_DOKUMENTTEXT_
------------------------------------

# Humminbird Helix 9 CHIRP MEGA SI+ G3N oder Garmin ECHOMAP UHD 92sv mit GT54-TM-Geber – UHD + Livescope



## andreas999 (19. Januar 2020)

Hallo
ich stehe gerade vor der Entscheidung ob ich mir das Humminbird oder das Garmin mit Livescope holen soll.
Beides in 9 Zoll als Portabel Set.
Ich will das Echolot zum Vertikal Fischen und als alzweck Echolot für den Rhein holen.
Heute hatte ich die Möglichkeit und konnte mir das Livescope aber nur mit dem normalen Echomap und ohne UHD auf dem Rhein anschauen.
In Ruhigen Bereichen war das Livescope schon der Hammer und man konnte die Fische schwimmen sehen. Aber sobald wir in der Strömung waren war das Livescope nicht zu nutzen. 
Das Humminbird kenne ich leider nicht, mich würde jetzt interesieren bei welchen der beiden Echolote der Downscan und der Sidescan besser ist.
Eventuell ist hier jemand der was dazu schreiben  kann und beide Echolote kennt.
Danke Gruß Andreas


----------



## Angelbube (6. Juni 2020)

Hallo Andreas. Schade, dass Du zu deiner Frage noch keine Antwort erhalten hast. Ich stehe vor einer ähnlichen Entscheidung. Ich suche nach einem Nachfolger für mein Humminbird 958 HD DI, welches ich verkauft habe. Vielleicht meldet sich hierzu noch jemand. Mich interessiert auch die Frage, ob Side Imaging ähnliche Erkenntnisse / Vorteile bringt, wie das Panoptix - System von Garmin. Oder ist das Garmin Panoptix System eine ganz andere Welt? Ich denke es ist aber nur fürs vertikale Angeln interessant, fürs Schleppen sehe ich eher Vorteile beim Sidescan. Würdet ihr bei dieser Einschätzung mitgehen? Derzeit favorsisiere ich das
Humminbird Helix 9 Chirp Mega SI + (plus) GPS G3N oder das identische Gerät in 10 Zoll...

------------------------------------

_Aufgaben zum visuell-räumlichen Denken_

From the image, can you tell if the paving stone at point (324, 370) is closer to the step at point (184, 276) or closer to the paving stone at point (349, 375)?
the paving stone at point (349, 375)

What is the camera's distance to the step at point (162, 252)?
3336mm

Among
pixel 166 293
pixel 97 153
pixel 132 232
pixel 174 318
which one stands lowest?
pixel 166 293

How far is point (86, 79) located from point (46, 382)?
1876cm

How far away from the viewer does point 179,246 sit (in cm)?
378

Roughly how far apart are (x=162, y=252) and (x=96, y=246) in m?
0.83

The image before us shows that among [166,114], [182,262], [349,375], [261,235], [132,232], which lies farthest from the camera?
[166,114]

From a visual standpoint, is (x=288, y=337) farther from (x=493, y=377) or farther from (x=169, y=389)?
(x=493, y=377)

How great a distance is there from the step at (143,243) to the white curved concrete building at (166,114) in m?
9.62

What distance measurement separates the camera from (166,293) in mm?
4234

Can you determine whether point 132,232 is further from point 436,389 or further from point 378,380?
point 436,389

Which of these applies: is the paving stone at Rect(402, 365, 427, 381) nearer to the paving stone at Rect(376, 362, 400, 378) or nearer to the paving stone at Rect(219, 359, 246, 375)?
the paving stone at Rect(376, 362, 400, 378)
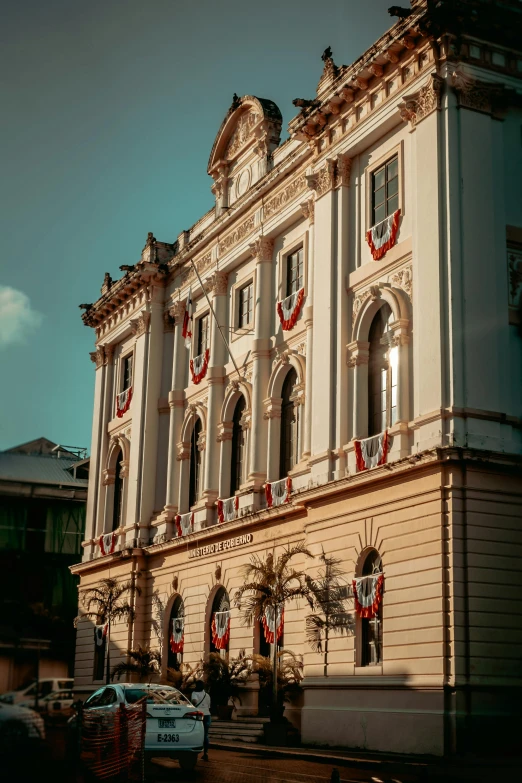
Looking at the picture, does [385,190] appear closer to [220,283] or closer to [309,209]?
[309,209]

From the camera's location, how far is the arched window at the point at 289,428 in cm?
3106

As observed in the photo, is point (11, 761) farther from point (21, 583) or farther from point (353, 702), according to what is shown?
point (353, 702)

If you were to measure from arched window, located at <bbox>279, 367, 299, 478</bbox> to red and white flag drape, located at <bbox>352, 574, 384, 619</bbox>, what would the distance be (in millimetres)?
6689

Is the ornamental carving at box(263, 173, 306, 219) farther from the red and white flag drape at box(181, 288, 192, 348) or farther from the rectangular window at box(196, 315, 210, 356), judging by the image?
the red and white flag drape at box(181, 288, 192, 348)

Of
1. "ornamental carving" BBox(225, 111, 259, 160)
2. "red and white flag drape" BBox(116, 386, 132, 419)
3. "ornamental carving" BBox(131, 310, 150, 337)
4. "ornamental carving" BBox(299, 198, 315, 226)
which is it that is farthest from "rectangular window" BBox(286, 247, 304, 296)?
"red and white flag drape" BBox(116, 386, 132, 419)

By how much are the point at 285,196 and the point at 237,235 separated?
3506mm

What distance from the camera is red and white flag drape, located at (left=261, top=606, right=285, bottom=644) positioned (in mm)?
27909

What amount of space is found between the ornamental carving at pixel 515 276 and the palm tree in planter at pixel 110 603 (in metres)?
19.7

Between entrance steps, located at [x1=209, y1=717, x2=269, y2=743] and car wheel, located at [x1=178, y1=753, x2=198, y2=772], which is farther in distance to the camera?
entrance steps, located at [x1=209, y1=717, x2=269, y2=743]

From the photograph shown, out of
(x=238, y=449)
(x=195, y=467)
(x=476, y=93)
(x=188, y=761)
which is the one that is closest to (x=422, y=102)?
(x=476, y=93)

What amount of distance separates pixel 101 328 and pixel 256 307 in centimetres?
1517

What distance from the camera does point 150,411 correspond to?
132 ft

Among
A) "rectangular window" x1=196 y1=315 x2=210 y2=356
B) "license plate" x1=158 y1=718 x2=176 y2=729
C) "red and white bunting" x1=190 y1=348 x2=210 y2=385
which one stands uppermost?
"rectangular window" x1=196 y1=315 x2=210 y2=356

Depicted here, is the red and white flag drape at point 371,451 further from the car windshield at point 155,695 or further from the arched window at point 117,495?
the arched window at point 117,495
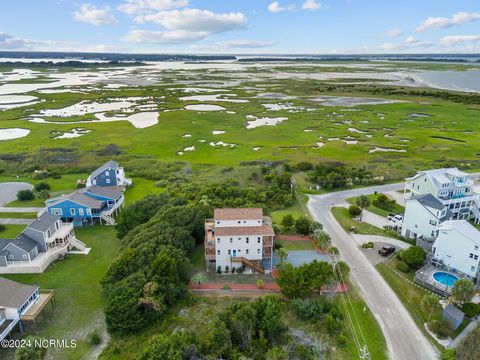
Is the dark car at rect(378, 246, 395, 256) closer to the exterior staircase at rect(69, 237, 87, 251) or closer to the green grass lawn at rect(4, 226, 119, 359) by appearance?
the green grass lawn at rect(4, 226, 119, 359)

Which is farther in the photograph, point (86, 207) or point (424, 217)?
point (86, 207)

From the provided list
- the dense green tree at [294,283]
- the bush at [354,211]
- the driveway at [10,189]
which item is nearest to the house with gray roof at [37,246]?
the driveway at [10,189]

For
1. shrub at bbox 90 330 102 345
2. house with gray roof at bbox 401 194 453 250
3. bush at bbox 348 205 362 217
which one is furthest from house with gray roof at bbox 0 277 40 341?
house with gray roof at bbox 401 194 453 250

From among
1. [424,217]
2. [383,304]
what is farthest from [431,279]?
[424,217]

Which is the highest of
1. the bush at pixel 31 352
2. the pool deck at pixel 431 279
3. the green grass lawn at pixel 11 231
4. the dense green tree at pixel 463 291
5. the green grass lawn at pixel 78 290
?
the dense green tree at pixel 463 291

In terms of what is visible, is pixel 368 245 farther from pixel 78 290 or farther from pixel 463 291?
pixel 78 290

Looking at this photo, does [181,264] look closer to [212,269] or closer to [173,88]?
[212,269]

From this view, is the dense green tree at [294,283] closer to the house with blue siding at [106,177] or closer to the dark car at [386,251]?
the dark car at [386,251]
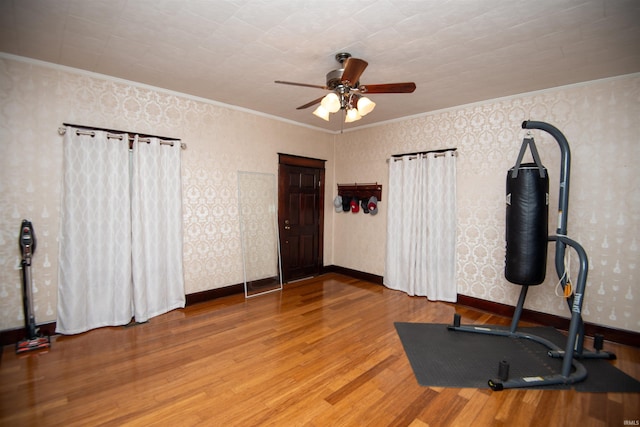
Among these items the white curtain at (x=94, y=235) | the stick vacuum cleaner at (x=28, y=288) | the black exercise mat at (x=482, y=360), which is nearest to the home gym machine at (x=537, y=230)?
the black exercise mat at (x=482, y=360)

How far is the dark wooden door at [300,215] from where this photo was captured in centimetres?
505

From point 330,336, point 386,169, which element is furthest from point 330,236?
point 330,336

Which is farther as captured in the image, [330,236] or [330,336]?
[330,236]

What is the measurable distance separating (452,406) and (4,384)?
11.3 feet

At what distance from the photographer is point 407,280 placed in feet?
15.3

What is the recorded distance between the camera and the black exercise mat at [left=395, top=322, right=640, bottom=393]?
94.3 inches

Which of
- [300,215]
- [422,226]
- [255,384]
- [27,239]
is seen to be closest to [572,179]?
[422,226]

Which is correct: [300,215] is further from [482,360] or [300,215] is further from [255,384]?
[482,360]

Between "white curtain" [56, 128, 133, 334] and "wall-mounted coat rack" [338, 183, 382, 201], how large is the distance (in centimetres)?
360

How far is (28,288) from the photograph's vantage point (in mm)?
2854

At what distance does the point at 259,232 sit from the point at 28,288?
2.68 metres

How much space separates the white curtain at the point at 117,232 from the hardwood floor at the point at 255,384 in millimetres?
270

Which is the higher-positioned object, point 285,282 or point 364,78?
point 364,78

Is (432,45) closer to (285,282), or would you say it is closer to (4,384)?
(285,282)
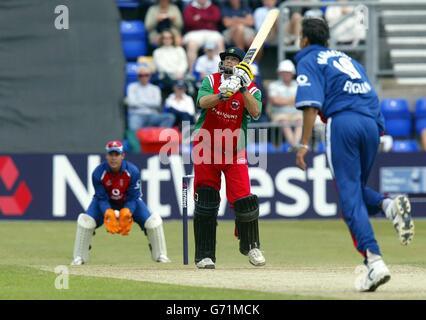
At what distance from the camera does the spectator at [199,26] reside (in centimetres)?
2245

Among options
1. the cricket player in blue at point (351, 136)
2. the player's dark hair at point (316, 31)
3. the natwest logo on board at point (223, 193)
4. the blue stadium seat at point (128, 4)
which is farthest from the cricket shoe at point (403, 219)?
the blue stadium seat at point (128, 4)

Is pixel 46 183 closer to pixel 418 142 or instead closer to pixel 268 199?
pixel 268 199

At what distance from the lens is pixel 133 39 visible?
2269 cm

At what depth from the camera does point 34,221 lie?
782 inches

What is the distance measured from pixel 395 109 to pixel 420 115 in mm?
509

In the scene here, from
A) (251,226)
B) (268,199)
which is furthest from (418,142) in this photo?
(251,226)

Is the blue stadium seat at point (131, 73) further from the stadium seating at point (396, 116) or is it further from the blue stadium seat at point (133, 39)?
the stadium seating at point (396, 116)

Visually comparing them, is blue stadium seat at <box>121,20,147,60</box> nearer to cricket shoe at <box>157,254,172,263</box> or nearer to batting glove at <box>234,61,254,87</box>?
cricket shoe at <box>157,254,172,263</box>

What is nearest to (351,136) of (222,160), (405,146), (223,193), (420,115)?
(222,160)

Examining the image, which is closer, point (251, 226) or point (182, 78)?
point (251, 226)

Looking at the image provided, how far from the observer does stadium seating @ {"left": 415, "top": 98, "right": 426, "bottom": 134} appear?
73.0 ft

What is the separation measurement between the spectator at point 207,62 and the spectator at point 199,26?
39 cm

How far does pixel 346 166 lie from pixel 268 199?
10.2 meters

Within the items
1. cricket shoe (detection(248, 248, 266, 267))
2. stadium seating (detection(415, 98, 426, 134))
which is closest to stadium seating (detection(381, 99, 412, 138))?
stadium seating (detection(415, 98, 426, 134))
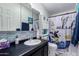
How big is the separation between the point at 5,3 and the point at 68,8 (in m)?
0.96

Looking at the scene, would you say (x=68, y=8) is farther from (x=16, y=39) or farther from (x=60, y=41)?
(x=16, y=39)

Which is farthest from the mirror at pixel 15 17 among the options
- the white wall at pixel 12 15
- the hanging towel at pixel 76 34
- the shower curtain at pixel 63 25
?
the hanging towel at pixel 76 34

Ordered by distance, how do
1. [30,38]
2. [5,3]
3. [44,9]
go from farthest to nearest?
[30,38] < [44,9] < [5,3]

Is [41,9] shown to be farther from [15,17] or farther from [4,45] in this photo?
[4,45]

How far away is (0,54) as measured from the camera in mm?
1120

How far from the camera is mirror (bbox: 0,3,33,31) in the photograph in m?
1.29

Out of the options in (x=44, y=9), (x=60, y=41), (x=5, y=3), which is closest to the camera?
(x=5, y=3)

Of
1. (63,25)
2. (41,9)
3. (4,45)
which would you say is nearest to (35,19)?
(41,9)

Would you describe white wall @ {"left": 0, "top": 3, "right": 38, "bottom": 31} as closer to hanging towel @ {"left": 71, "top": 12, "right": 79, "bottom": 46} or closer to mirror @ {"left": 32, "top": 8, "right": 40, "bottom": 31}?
mirror @ {"left": 32, "top": 8, "right": 40, "bottom": 31}

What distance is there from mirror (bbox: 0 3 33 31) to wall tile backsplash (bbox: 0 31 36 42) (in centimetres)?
6

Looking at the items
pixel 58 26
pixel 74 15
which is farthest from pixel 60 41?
pixel 74 15

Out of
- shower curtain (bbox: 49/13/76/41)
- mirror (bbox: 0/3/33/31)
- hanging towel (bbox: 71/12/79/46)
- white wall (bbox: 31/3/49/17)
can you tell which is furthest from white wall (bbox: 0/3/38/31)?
hanging towel (bbox: 71/12/79/46)

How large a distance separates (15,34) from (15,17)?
0.29 meters

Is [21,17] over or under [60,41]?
over
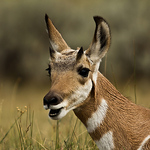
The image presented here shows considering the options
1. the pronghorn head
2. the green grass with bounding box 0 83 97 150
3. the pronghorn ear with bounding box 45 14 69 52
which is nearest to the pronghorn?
the pronghorn head

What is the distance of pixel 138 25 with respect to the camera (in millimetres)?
19438

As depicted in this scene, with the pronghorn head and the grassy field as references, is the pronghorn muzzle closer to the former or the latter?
the pronghorn head

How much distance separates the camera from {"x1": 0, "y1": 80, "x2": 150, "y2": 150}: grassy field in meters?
5.09

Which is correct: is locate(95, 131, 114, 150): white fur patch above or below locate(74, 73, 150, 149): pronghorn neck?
below

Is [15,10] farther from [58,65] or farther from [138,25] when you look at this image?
[58,65]

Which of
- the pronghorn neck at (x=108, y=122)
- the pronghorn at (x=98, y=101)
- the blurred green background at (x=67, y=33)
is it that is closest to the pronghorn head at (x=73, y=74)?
the pronghorn at (x=98, y=101)

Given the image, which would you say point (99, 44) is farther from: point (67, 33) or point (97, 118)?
point (67, 33)

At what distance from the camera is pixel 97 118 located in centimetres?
393

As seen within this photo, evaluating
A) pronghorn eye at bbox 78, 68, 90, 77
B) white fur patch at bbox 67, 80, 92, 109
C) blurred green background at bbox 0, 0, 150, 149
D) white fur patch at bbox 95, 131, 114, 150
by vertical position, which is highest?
pronghorn eye at bbox 78, 68, 90, 77

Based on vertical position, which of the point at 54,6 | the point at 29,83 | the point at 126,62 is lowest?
the point at 29,83

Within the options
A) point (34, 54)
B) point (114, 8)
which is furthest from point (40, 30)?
point (114, 8)

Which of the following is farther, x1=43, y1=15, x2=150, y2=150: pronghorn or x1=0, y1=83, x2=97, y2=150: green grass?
x1=0, y1=83, x2=97, y2=150: green grass

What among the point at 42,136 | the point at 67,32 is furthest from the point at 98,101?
the point at 67,32

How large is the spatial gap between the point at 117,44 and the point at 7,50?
266 inches
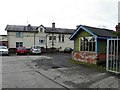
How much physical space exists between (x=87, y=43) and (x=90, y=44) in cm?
47

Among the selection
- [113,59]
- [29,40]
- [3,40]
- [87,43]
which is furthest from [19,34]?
[113,59]

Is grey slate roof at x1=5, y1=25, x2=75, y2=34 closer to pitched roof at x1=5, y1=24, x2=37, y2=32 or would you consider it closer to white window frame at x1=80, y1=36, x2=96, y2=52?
pitched roof at x1=5, y1=24, x2=37, y2=32

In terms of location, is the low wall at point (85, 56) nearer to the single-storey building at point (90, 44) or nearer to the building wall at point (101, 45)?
the single-storey building at point (90, 44)

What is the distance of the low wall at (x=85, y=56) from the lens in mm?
20053

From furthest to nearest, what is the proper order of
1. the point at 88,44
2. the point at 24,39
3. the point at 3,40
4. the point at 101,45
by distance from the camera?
the point at 3,40 < the point at 24,39 < the point at 88,44 < the point at 101,45

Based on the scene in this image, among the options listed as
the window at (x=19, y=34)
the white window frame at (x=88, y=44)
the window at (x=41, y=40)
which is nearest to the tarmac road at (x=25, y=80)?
the white window frame at (x=88, y=44)

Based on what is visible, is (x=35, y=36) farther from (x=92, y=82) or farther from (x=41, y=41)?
(x=92, y=82)

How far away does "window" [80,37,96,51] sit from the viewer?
68.4 feet

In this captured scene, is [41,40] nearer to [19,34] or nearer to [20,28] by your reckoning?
[19,34]

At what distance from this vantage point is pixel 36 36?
4822 cm

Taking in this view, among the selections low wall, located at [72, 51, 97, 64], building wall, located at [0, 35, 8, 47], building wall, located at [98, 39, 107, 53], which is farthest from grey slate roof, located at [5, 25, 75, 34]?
building wall, located at [98, 39, 107, 53]

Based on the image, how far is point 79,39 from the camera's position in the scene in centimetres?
2314

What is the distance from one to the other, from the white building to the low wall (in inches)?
988

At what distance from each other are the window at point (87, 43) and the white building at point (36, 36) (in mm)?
26147
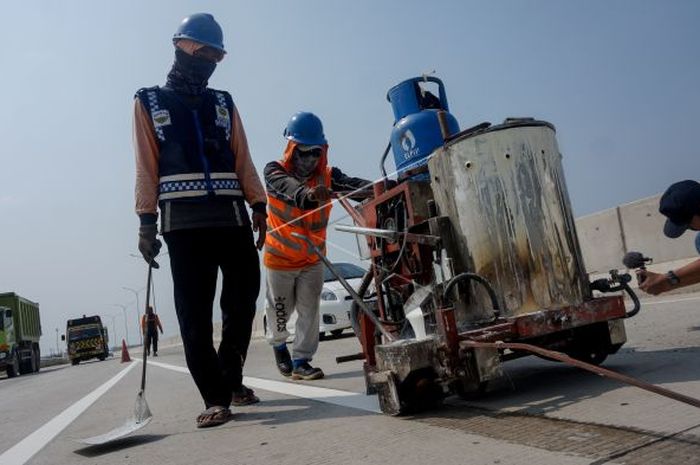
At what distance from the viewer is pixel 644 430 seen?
209 cm

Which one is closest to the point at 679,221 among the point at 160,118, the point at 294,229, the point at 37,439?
the point at 294,229

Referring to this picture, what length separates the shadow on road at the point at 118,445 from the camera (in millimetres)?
3246

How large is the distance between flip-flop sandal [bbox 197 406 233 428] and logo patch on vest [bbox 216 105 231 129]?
1.72m

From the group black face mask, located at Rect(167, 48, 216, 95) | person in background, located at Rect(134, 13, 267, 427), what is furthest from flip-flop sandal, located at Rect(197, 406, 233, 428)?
black face mask, located at Rect(167, 48, 216, 95)

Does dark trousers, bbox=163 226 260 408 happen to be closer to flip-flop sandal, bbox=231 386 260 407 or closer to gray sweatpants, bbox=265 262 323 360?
flip-flop sandal, bbox=231 386 260 407

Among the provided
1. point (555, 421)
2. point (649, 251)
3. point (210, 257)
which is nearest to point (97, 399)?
point (210, 257)

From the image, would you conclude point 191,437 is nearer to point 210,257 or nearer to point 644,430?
point 210,257

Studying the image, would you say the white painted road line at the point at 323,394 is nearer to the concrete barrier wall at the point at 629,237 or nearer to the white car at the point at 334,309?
the concrete barrier wall at the point at 629,237

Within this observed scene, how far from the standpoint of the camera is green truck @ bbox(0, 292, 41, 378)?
23.7 m

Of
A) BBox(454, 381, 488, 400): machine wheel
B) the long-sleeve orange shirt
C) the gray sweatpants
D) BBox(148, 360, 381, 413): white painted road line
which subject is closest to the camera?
BBox(454, 381, 488, 400): machine wheel

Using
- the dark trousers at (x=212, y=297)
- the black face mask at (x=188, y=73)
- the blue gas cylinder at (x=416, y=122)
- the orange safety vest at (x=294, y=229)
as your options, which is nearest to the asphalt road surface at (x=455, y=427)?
the dark trousers at (x=212, y=297)

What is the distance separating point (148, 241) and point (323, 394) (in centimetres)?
152

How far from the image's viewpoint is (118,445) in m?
3.37

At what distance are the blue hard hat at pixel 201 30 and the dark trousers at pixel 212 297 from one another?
3.68ft
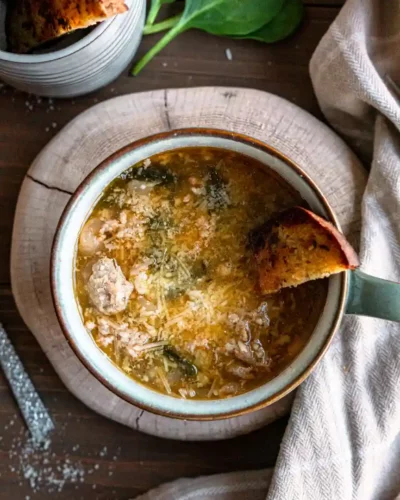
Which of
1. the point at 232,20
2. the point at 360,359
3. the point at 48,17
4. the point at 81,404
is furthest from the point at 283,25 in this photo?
the point at 81,404

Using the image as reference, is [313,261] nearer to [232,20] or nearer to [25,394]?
[232,20]

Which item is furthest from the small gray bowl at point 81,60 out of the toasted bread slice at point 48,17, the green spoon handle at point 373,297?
the green spoon handle at point 373,297

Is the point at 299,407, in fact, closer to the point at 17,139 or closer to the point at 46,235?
the point at 46,235

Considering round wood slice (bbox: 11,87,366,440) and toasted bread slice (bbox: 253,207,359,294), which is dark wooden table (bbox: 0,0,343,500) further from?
toasted bread slice (bbox: 253,207,359,294)

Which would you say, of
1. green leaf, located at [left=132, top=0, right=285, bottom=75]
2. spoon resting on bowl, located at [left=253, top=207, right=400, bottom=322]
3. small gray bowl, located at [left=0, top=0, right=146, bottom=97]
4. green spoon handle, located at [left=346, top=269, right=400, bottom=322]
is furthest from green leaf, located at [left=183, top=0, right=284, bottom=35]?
green spoon handle, located at [left=346, top=269, right=400, bottom=322]

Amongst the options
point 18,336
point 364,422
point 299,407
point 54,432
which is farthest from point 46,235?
point 364,422
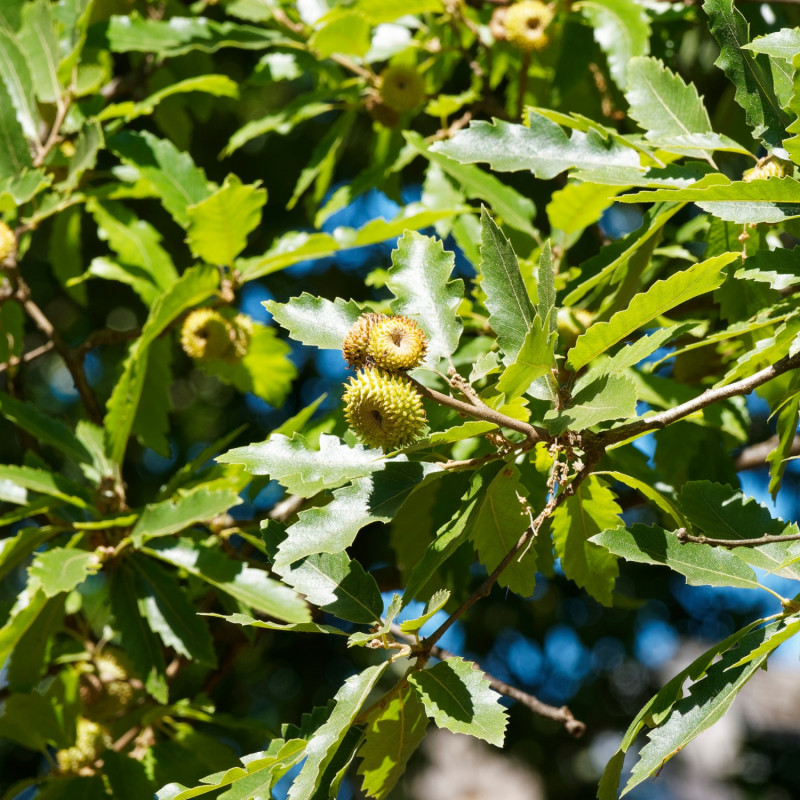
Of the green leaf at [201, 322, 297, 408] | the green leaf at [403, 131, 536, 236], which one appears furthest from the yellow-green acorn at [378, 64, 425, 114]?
the green leaf at [201, 322, 297, 408]

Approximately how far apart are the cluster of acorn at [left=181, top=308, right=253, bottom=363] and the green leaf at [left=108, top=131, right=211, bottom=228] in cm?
22

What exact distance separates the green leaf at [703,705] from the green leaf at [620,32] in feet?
3.87

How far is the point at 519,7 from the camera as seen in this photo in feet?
6.68

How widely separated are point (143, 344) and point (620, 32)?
1.13 meters

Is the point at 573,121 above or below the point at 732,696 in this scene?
above

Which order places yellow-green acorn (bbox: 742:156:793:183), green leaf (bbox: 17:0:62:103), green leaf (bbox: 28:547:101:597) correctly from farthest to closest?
green leaf (bbox: 17:0:62:103) → green leaf (bbox: 28:547:101:597) → yellow-green acorn (bbox: 742:156:793:183)

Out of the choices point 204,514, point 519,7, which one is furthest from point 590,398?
point 519,7

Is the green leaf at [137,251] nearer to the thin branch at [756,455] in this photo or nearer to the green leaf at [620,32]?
the green leaf at [620,32]

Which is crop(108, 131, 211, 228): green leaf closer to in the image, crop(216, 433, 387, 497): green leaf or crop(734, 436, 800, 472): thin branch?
crop(216, 433, 387, 497): green leaf

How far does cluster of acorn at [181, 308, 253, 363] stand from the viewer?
199cm

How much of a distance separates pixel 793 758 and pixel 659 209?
398 centimetres

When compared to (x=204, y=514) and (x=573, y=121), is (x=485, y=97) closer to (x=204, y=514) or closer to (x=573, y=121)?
(x=573, y=121)

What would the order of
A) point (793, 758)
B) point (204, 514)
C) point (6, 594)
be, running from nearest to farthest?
point (204, 514), point (6, 594), point (793, 758)

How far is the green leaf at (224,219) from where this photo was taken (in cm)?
178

------------------------------------

_ARBEITSAUFTRAG 1_
Beantworten Sie anhand der Forumsdiskussion über Echolote folgende Fragen:
(a) Auf welchem Gewässer möchte andreas999 das Echolot einsetzen?
(b) Unter welcher Bedingung war das Livescope laut andreas999 nicht zu nutzen?
(c) Welches Gerät hat Angelbube verkauft?
_ARBEITSAUFTRAG 2_
Führen Sie die Forumsdiskussion über Echolote im Anschluss an den letzten gezeigten Satz fort.

_ERGEBNIS 1_
(a) Auf dem Rhein.
(b) Sobald sie in der Strömung waren.
(c) Ein Humminbird 958 HD DI.

_ERGEBNIS 2_
----------



## allegoric (7. September 2020)

Kurz und knapp geschrieben:

Im Fahren: Das Humminbird SI ist dem Garmin Side Imaging deutlich überlegen.
Im Stehen: Ist das Garmin LiveScope dem Humminbird "Radar" um Welten überlegen ;-).

Garmin macht die Bedienung, NMEA usw. einfacher. Humminbird liefert ein Profigerät ab. Kauft das, was bei euch Sinn ergibt. Bei den Amis gibt es quasi nur Humminbird und Lowrance. Garmin kam jetzt erst mit Livescope in aller Munde.


----------



## Aitor (16. September 2021)

Seit diesem Jahr ist an einigen Gewässern in Bayern die Verwendung des Livescopes explizit verboten worden... Sollte also noch jemand hier im Forum mit dem Gedanken spielen sich ein Garmin mit Livescope zu kaufen, würde ich mir das nochmal überlegen. Wenn in Bayern was verboten/eingeschränkt wird, dauert es meistens nicht allzulange, bis sich "Verbotswelle" weiter um sich greift.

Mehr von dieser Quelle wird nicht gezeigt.